A. Shortest Path with Obstacle
题解
这道题的思路很简单,判断block点和start点是否在同一行或者同一列,如果是的话,那么就需要多走2步,否则就是最短曼哈顿距离。
代码
AC代码
#include <bits/stdc++.h>
using namespace std;
constexpr int limit = (4e5 + 5);//防止溢出
#define INF 0x3f3f3f3f
#define inf 0x3f3f3f3f3f3f3f
#define lowbit(i) i&(-i)//一步两步
#define EPS 1e-9
#define FASTIO ios::sync_with_stdio(false);cin.tie(0),cout.tie(0);
#define pi(a, b) pair<a,b>
#define rep(i, a, b) for(ll i = a; i <= b ; ++i)
#define per(i, a, b) for(ll i = b ; i >= a ; --i)
#define MOD 998244353
#define traverse(u) for(int i = head[u]; ~i ; i = edge[i].next)

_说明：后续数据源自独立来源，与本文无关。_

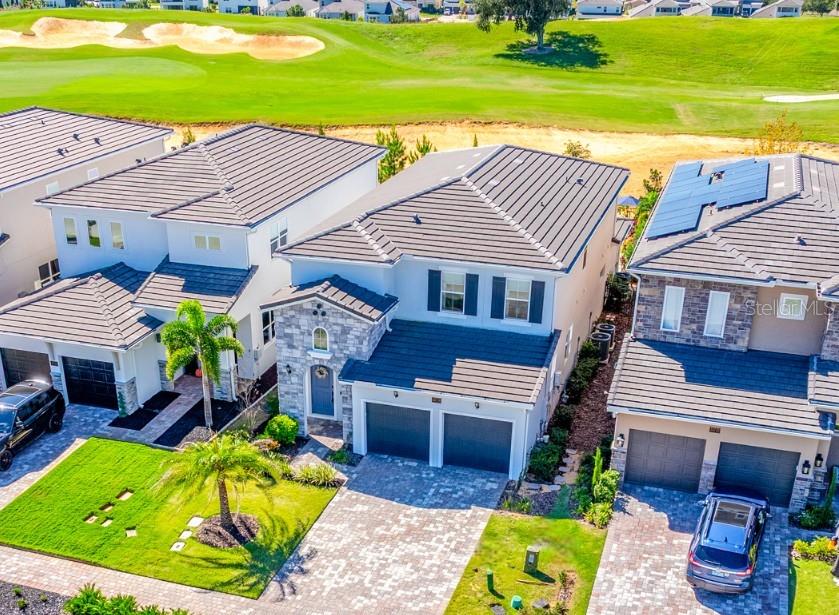 a aerial view of a house with a garden and swimming pool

#define FOPEN freopen("C:\\Users\\tiany\\CLionProjects\\akioi\\data.txt", "rt", stdin)
#define FOUT freopen("C:\\Users\\tiany\\CLionProjects\\akioi\\dabiao.txt", "wt", stdout)
typedef long long ll;
typedef unsigned long long ull;
char buf[1 << 23], *p1 = buf, *p2 = buf, obuf[1 << 23], *O = obuf;
inline ll read() {
#define getchar() (p1==p2&&(p2=(p1=buf)+fread(buf,1,1<<21,stdin),p1==p2)?EOF:*p1++)
ll sign = 1, x = 0;
char s = getchar();
while (s > '9' || s < '0') {
if (s == '-')sign = -1;
s = getchar();
}
while (s >= '0' && s <= '9') {
x = (x << 3) + (x << 1) + s - '0';
s = getchar();
}
return x * sign;
#undef getchar
}//快读
void print(ll x) {
if (x / 10) print(x / 10);
*O++ = x % 10 + '0';
}
void write(ll x, char c = 't') {
if (x < 0)putchar('-'), x = -x;
print(x);
if (!isalpha(c))*O++ = c;
fwrite(obuf, O - obuf, 1, stdout);
O = obuf;
}
int n, m;
int a[limit];
void solve() {
int xa,ya;
int xb, yb;
cin>>xa>>ya;
cin>>xb>>yb;
int xf, yf;
cin>>xf>>yf;
int ans = abs(xa - xb) + abs(ya - yb);
if(xa == xb){
if(xf == xa){
auto [l, r] = minmax(ya, yb);
if(yf >= l and yf <= r){
cout<<ans + 2<<endl;
return;
}
}
}
if(ya == yb){
if(ya == yf){
auto [l, r] = minmax(xa, xb);
if(xf >= l and xf <= r){
cout<<ans + 2<<endl;
return;
}
}
}
cout<<ans<<endl;
}
int32_t main() {
#ifdef LOCAL
FOPEN;
// FOUT;
#endif
FASTIO
int kase;
cin>>kase;
while (kase--)
invoke(solve);
cerr << "Time elapsed: " << 1.0 * clock() / CLOCKS_PER_SEC << "s";
return 0;
}
B. Alphabetical Strings
题解
倒着模拟就行了,没啥难度
代码
AC代码
#include <bits/stdc++.h>
using namespace std;
constexpr int limit = (4e5 + 5);//防止溢出
#define INF 0x3f3f3f3f
#define inf 0x3f3f3f3f3f3f3f
#define lowbit(i) i&(-i)//一步两步
#define EPS 1e-9
#define FASTIO ios::sync_with_stdio(false);cin.tie(0),cout.tie(0);
#define pi(a, b) pair<a,b>
#define rep(i, a, b) for(ll i = a; i <= b ; ++i)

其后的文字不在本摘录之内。